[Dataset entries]
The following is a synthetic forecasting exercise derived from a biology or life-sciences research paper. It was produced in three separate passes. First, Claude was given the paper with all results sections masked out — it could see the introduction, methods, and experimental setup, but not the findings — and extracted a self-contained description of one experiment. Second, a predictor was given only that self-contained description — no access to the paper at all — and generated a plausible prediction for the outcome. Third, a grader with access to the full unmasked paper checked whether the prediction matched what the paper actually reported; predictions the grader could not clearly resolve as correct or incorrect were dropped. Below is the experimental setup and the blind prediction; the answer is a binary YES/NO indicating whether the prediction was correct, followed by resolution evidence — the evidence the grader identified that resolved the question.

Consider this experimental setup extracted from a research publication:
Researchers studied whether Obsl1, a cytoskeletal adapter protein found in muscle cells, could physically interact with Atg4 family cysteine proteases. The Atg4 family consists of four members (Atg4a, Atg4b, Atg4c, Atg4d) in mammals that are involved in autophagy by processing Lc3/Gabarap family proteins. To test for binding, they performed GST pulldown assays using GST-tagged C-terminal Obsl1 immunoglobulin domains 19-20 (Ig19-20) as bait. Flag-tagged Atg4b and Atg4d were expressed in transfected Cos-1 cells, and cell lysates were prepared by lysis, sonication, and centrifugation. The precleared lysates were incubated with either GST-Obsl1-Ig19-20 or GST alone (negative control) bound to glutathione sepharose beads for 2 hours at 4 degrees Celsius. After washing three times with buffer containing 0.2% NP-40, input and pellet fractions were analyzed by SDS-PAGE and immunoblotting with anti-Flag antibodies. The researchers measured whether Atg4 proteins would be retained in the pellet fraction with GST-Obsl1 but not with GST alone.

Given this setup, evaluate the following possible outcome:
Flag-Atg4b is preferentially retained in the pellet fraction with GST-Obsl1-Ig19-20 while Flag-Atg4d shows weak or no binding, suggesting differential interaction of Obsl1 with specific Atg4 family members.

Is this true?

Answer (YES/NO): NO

§ **Exercise requirements**: What you copy out must be exactly the lines from the line containing "Given this setup, evaluate" through the end of the records.

§ **Result for this task**:
Given this setup, evaluate the following possible outcome:
Flag-Atg4b is preferentially retained in the pellet fraction with GST-Obsl1-Ig19-20 while Flag-Atg4d shows weak or no binding, suggesting differential interaction of Obsl1 with specific Atg4 family members.

Is this true?

Answer (YES/NO): NO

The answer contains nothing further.